■ **BRANO DI LETTURA**:
┌──
Don Carlo: sei personaggi in cerca di cantanti. Seconda puntata: la principessa d’Eboli

Nella galleria dei personaggi del don Carlos la Principessa d’Eboli rispecchia, più degli altri, i topici del grand-opéra, in primo luogo per le caratteristiche vocali. Alla sola Eboli viene richiesto l’uso del canto d’agilità: entra, infatti, con un brano solistico, la Canzone del Velo, vera e propria cavatina di sortita, che richiama le entrate dei soprani à roulades dei capolavori di Halévy e Meyerbeer. Senza contare che nella versione parigina, nella cosiddetta Scena del giardino precedente il terzetto, Eboli è chiamata ad eseguire altra ornamentazione (fra cui un trillo ad inflessione con chiara valenza erotica), mentre prima del celebre O don fatale con Elisabetta esegue un duetto, che richiama le sezioni centrali dei duetti Berthe-Fidès del IV atto del Profeta se non, addirittura, quello Rachel-Eudoxie del IV di Juive. Lo stesso, celeberrimo “O don fatale” è scritto tripartito, richiamando nella struttura la grande aria di Leonora di Favorita. Manca solo il da capo, ma eravamo nel 1867!!

Così pensata e scritta Eboli ha, di conseguenza, il pregio di colpire subito l’attenzione del pubblico, in maniera forse più esteriore, ma anche più diretta rispetto agli altri personaggi. A lei spesso può andare il successo della serata, a condizione che la titolare disponga un minimo di cognizione dei ferri del mestiere.
└──
■ **MATERIALE DI LAVORO**:
┌──
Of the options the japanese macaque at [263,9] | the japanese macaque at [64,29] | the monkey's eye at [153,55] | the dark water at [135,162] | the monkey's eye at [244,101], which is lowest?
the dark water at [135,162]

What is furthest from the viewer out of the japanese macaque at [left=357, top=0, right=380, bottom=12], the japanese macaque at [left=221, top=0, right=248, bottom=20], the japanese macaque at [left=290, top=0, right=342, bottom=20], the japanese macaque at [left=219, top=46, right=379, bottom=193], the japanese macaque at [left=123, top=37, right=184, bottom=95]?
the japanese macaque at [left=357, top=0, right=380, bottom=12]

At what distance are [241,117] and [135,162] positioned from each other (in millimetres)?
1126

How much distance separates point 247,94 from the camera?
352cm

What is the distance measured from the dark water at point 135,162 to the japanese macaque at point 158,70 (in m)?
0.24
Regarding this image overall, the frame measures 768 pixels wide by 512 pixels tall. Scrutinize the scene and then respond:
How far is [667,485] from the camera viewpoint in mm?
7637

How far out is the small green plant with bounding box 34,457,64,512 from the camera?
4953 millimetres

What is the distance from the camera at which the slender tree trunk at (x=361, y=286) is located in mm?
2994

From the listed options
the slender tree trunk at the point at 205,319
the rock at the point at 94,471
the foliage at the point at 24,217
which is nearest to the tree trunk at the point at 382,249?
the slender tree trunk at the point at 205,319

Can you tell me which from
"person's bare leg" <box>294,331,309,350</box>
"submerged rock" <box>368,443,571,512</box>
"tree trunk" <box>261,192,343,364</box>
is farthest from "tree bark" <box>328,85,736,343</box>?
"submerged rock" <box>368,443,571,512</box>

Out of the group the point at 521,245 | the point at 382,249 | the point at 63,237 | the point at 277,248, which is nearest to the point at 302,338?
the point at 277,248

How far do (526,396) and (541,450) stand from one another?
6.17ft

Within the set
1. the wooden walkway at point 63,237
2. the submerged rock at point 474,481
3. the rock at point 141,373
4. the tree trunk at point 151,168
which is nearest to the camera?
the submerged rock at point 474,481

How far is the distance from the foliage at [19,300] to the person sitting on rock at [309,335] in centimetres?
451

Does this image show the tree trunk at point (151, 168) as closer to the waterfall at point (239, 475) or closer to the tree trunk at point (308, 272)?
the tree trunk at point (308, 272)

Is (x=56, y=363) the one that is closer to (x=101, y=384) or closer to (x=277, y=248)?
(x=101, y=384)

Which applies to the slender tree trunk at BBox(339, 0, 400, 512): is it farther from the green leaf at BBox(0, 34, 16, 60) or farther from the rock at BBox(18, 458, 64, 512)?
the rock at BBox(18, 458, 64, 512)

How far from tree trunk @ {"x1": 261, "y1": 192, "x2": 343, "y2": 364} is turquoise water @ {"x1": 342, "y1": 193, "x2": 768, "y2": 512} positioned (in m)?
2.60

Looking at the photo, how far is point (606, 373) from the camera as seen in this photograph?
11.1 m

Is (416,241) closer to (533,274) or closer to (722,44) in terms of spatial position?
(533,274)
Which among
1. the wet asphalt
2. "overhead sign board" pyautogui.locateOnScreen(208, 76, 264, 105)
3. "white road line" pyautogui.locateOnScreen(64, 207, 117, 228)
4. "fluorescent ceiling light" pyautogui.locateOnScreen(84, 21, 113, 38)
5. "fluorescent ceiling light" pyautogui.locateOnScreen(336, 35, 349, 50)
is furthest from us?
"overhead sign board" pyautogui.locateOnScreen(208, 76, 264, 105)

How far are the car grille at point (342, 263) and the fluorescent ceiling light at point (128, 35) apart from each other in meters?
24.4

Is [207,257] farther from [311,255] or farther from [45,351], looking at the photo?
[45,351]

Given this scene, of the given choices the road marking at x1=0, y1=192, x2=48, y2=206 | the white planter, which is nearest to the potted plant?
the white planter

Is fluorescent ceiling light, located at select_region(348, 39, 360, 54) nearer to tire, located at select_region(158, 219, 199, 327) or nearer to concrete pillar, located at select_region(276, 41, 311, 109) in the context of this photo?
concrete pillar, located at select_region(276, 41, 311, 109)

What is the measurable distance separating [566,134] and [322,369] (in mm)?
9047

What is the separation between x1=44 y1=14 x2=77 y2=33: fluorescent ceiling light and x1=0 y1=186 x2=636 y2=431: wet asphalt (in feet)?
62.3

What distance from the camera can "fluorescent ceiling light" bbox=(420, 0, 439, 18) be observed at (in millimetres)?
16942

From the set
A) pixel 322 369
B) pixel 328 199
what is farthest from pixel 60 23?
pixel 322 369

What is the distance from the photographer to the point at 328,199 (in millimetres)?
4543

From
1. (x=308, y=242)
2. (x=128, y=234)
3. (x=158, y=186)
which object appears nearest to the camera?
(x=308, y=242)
└──
■ **ESERCIZI DA SVOLGERE**:
1 > Individua e copia, per favore, ogni riga dell'elenco che contiene la parola "road".
2 > Continua il brano sulla principessa d'Eboli nel Don Carlo, partendo dalla frase successiva all'ultima.

■ **RISPOSTE PER ESERCIZIO**:
1 >
3. "white road line" pyautogui.locateOnScreen(64, 207, 117, 228)
Given this scene, of the given choices the road marking at x1=0, y1=192, x2=48, y2=206 | the white planter, which is nearest to the potted plant?

2 >
Sotto il profilo psicologico Verdi riserva l’introspezione all’infelice coppia reale, allo psichicamente labile protagonista, personaggi tipicizzati e costanti nel comportamento e nel carattere per l’intero corso del dramma. Ad Eboli, invece, spettano le situazioni topiche del Grand-opéra, anche sotto il profilo caratteriale, senza troppo indulgere alla introspezione. Dal languore del Velo e della seguente scena con Posa, all’esplosione, prima erotica e, poi, di furore, della scena del giardino, sino al quarto atto, dove la nostra maitresse (non dimentichiamo che è l’amante di Filippo) è già pronta e disposta allo spettacolare e spagnolesco pentimento.
Insomma a tanta varietà di situazioni drammatiche corrisponde una minima introspezione del carattere, come, appunto, si conviene al personaggio del grand-opéra.
Ed anche la versione italiana, con l’ovvio alleggerimento dell’apparato melismatico, lascia intatte le caratteristiche del personaggio.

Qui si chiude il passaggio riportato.